WHAT THIS TASK INVOLVES —
Take the line containing "What is the distance from" through the last line of the data and retype those lines exactly. Pictures do not belong in the copy.

◆ ◆ ◆

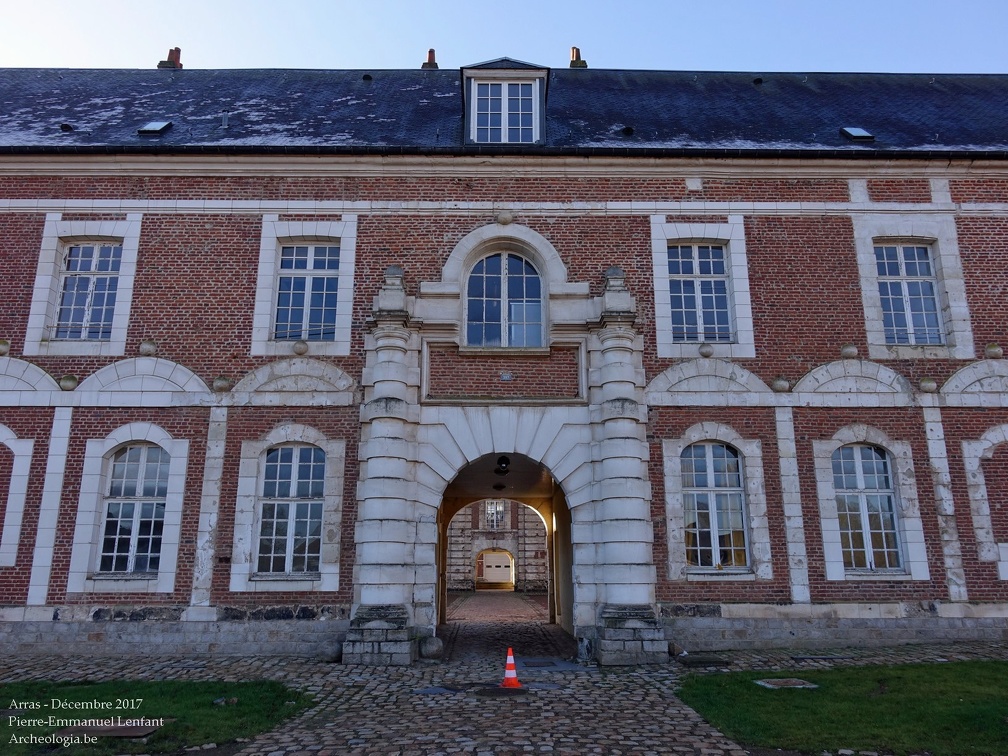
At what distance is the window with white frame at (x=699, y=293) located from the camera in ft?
38.8

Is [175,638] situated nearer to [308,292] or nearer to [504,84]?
[308,292]

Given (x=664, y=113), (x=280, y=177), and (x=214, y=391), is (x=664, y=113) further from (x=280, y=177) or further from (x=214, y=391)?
(x=214, y=391)

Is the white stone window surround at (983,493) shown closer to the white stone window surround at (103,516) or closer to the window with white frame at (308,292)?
the window with white frame at (308,292)

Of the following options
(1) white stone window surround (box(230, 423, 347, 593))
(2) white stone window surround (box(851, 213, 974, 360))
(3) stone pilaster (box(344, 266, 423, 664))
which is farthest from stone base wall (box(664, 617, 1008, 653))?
(1) white stone window surround (box(230, 423, 347, 593))

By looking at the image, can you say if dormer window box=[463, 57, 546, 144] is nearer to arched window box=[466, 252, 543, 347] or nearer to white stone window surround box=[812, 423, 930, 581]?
arched window box=[466, 252, 543, 347]

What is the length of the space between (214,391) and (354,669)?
478cm

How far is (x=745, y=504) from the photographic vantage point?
10992mm

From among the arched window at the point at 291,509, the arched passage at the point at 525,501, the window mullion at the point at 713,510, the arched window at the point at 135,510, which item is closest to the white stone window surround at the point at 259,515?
the arched window at the point at 291,509

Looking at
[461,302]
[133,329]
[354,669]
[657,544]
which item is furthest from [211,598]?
[657,544]

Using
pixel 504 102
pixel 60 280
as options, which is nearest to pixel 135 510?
pixel 60 280

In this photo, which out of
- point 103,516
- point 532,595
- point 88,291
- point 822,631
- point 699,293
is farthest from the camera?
point 532,595

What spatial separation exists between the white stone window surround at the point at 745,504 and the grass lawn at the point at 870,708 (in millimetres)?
2009

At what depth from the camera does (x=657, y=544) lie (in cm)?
1073

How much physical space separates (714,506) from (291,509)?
6414mm
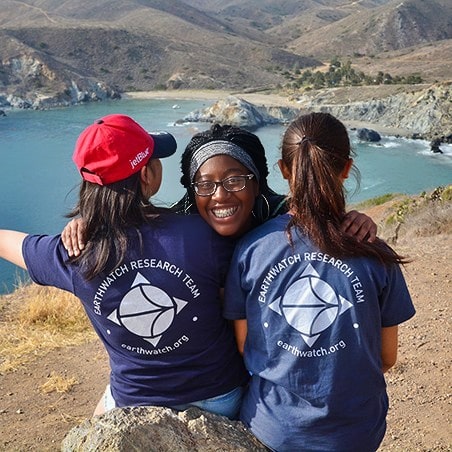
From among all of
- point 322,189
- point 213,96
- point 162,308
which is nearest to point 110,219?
point 162,308

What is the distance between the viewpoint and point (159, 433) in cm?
164

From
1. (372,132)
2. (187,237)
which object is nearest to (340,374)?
(187,237)

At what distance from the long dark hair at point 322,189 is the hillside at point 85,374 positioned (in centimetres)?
215

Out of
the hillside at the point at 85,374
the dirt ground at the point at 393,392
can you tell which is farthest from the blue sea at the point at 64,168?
the dirt ground at the point at 393,392

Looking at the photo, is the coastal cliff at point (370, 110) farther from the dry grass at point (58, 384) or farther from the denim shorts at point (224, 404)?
the denim shorts at point (224, 404)

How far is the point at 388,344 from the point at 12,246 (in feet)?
3.79

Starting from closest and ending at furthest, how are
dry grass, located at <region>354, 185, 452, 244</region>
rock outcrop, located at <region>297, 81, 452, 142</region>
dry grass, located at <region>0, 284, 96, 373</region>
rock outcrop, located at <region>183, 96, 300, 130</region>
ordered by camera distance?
dry grass, located at <region>0, 284, 96, 373</region> < dry grass, located at <region>354, 185, 452, 244</region> < rock outcrop, located at <region>297, 81, 452, 142</region> < rock outcrop, located at <region>183, 96, 300, 130</region>

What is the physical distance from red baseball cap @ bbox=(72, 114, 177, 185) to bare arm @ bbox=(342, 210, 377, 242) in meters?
0.57

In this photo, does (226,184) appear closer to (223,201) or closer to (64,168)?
(223,201)

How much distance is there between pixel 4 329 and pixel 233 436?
422 cm

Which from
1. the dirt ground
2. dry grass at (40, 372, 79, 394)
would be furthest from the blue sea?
dry grass at (40, 372, 79, 394)

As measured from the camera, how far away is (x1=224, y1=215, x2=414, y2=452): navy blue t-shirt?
1.61 metres

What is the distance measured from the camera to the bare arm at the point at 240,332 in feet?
5.78

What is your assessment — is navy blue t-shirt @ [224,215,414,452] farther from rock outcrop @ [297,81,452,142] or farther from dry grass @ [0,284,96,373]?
rock outcrop @ [297,81,452,142]
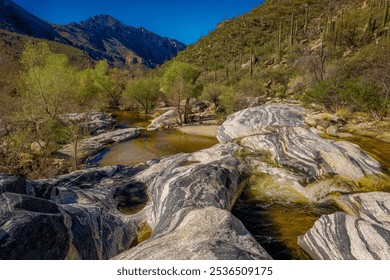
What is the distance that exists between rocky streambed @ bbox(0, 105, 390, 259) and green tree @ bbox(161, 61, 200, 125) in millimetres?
15255

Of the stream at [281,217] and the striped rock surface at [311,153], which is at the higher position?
the striped rock surface at [311,153]

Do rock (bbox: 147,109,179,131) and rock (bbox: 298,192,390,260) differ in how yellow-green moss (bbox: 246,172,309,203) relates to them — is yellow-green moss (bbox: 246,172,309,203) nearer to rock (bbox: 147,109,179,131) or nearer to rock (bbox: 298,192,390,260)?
rock (bbox: 298,192,390,260)

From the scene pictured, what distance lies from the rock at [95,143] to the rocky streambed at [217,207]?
7.21 meters

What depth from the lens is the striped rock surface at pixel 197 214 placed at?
3969 mm

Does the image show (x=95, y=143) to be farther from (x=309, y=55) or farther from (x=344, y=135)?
(x=309, y=55)

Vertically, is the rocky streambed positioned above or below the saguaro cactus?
below

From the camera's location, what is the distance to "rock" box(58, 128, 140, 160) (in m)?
16.7

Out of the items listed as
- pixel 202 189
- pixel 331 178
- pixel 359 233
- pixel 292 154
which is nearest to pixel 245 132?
pixel 292 154

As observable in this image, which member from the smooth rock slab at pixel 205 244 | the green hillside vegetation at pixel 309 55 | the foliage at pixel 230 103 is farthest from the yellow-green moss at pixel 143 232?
the foliage at pixel 230 103

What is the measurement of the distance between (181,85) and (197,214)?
2233cm

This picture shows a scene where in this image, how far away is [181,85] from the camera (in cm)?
2634

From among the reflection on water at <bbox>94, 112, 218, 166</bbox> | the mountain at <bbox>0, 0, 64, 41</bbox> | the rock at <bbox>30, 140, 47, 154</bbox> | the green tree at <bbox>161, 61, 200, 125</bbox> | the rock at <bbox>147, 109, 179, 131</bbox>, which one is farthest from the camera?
the mountain at <bbox>0, 0, 64, 41</bbox>

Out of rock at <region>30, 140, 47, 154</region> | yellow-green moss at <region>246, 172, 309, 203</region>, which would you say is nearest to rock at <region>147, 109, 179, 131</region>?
rock at <region>30, 140, 47, 154</region>

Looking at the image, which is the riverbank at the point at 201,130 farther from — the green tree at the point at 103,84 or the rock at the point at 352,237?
the green tree at the point at 103,84
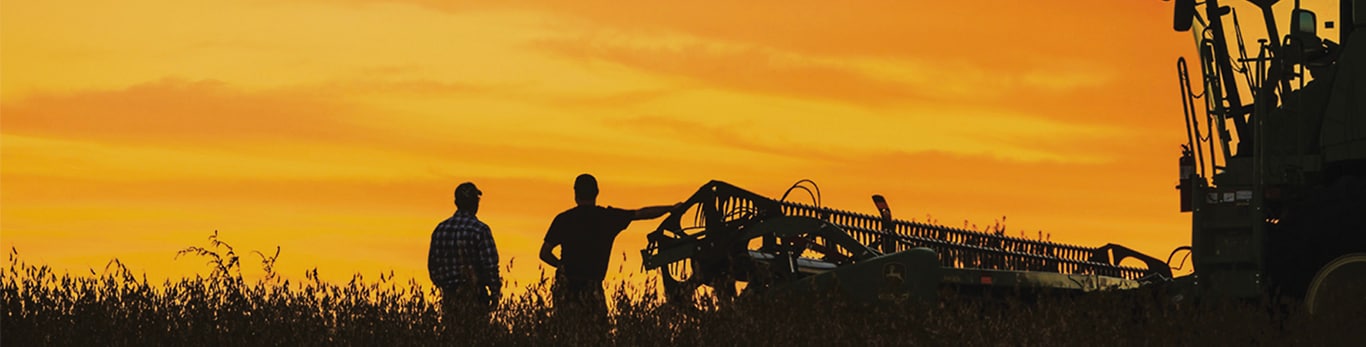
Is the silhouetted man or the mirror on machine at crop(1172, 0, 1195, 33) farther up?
the mirror on machine at crop(1172, 0, 1195, 33)

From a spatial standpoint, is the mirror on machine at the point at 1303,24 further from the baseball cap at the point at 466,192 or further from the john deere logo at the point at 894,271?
the baseball cap at the point at 466,192

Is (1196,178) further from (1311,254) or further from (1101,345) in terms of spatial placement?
(1101,345)

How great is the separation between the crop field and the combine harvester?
384 mm

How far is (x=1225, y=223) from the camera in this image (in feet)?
35.3

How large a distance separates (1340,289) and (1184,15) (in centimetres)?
249

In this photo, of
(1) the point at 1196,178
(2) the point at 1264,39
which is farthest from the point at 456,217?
(2) the point at 1264,39

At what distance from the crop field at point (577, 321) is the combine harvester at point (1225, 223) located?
38cm

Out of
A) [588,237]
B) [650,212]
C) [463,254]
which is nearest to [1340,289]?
[650,212]

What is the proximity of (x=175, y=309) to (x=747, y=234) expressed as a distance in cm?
372

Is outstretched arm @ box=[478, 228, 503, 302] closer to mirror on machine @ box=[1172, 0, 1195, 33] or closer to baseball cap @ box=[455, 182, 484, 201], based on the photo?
baseball cap @ box=[455, 182, 484, 201]

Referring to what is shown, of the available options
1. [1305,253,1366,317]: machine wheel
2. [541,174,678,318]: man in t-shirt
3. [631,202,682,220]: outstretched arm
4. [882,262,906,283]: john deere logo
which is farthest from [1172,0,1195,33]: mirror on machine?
[541,174,678,318]: man in t-shirt

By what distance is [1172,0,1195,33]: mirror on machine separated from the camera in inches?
447

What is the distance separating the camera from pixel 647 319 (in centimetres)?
→ 859

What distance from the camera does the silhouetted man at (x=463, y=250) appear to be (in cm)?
1039
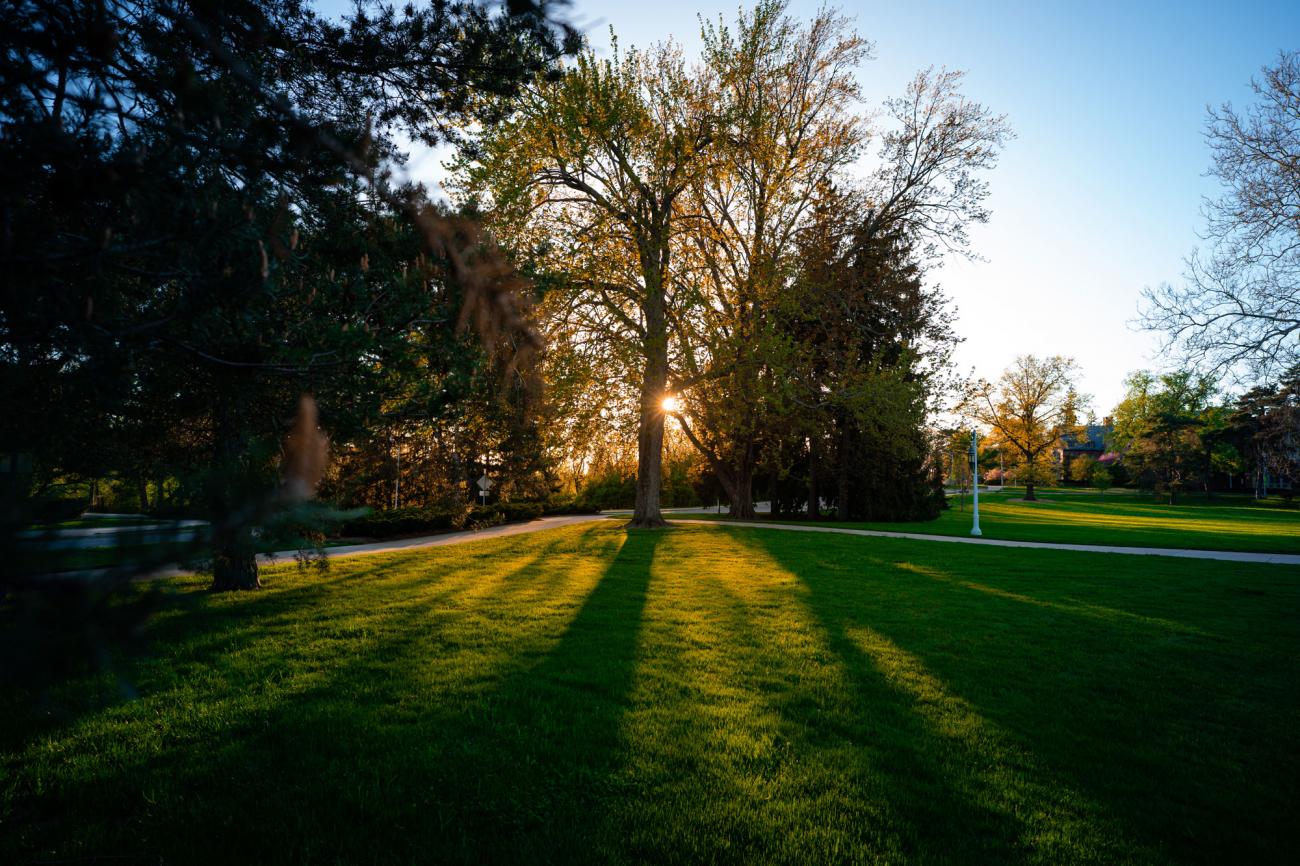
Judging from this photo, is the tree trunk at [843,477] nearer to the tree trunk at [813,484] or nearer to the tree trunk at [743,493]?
the tree trunk at [813,484]

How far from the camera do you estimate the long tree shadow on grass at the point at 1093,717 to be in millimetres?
3178

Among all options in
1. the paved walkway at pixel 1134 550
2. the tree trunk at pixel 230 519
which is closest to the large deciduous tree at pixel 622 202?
the paved walkway at pixel 1134 550

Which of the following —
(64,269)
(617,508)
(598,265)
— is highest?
(598,265)

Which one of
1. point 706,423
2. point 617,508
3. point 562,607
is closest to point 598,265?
point 706,423

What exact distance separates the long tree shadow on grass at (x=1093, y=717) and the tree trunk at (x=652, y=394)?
984 centimetres

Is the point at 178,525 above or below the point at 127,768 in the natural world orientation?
above

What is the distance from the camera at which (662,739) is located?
4.07 meters

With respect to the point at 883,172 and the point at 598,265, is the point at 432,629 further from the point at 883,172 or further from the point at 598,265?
the point at 883,172

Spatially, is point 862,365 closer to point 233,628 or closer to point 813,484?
point 813,484

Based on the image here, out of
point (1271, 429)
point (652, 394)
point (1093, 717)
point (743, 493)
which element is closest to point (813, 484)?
point (743, 493)

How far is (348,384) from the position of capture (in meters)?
4.70

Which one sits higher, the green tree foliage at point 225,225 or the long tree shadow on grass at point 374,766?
the green tree foliage at point 225,225

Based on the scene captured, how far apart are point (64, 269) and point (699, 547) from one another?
1380cm

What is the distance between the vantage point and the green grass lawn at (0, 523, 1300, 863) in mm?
2984
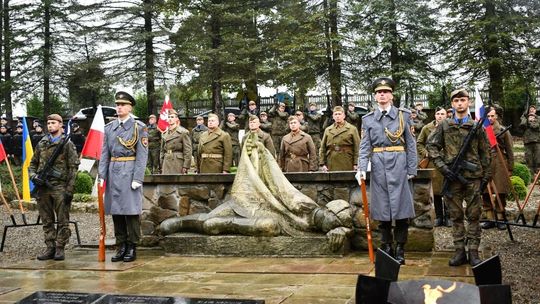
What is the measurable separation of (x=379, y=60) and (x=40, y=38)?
43.5ft

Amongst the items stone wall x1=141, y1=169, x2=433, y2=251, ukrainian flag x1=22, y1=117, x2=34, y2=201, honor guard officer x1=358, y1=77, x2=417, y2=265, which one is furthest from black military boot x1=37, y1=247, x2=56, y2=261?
honor guard officer x1=358, y1=77, x2=417, y2=265

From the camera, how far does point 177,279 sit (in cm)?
571

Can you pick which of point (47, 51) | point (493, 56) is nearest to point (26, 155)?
point (47, 51)

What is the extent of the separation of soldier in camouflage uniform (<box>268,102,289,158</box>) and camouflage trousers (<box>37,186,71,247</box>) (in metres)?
10.0

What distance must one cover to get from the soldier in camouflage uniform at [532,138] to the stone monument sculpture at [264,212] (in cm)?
902

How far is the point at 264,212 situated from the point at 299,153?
315 centimetres

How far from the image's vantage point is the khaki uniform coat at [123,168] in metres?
6.99

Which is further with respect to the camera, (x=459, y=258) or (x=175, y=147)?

◆ ◆ ◆

FINAL RESULT —
What is the distance from the camera at which (662,739) is located?
4.07 meters

With respect to the point at 883,172 and the point at 598,265, is the point at 432,629 further from the point at 883,172 or further from the point at 598,265?
the point at 883,172

Spatially, is point 862,365 closer to point 233,628 or closer to point 813,484?
point 813,484

Based on the image here, out of
point (1271, 429)
point (652, 394)
point (1093, 717)
point (743, 493)
which element is closest to point (813, 484)?
point (743, 493)

How far is (348,384) from the position of capture (in meters)?
4.70

Which one sits higher, the green tree foliage at point 225,225 or the long tree shadow on grass at point 374,766?
the green tree foliage at point 225,225

Based on the scene captured, how far apart are point (64, 269) and point (699, 547) from one another?
1380cm

What is the distance between the vantage point and the green grass lawn at (0, 523, 1300, 863) in mm?
2984
What is the measurable separation of (x=379, y=60) and (x=40, y=38)?
43.5ft

Amongst the items stone wall x1=141, y1=169, x2=433, y2=251, ukrainian flag x1=22, y1=117, x2=34, y2=201, honor guard officer x1=358, y1=77, x2=417, y2=265, which one is furthest from black military boot x1=37, y1=247, x2=56, y2=261?
honor guard officer x1=358, y1=77, x2=417, y2=265

From the camera, how far does point 177,279 sit (in cm)?
571

Can you pick which of point (47, 51) | point (493, 56) is nearest to point (26, 155)?
point (47, 51)

What is the extent of the separation of soldier in camouflage uniform (<box>268,102,289,158</box>) and camouflage trousers (<box>37,186,71,247</box>) (in metres)?
10.0

What distance must one cover to get from the soldier in camouflage uniform at [532,138] to the stone monument sculpture at [264,212] (in cm)?
902

How far is the point at 264,212 situated from the point at 299,153?
315 centimetres

How far from the image's vantage point is the khaki uniform coat at [123,168] in metres?
6.99

Which is further with respect to the camera, (x=459, y=258) or (x=175, y=147)?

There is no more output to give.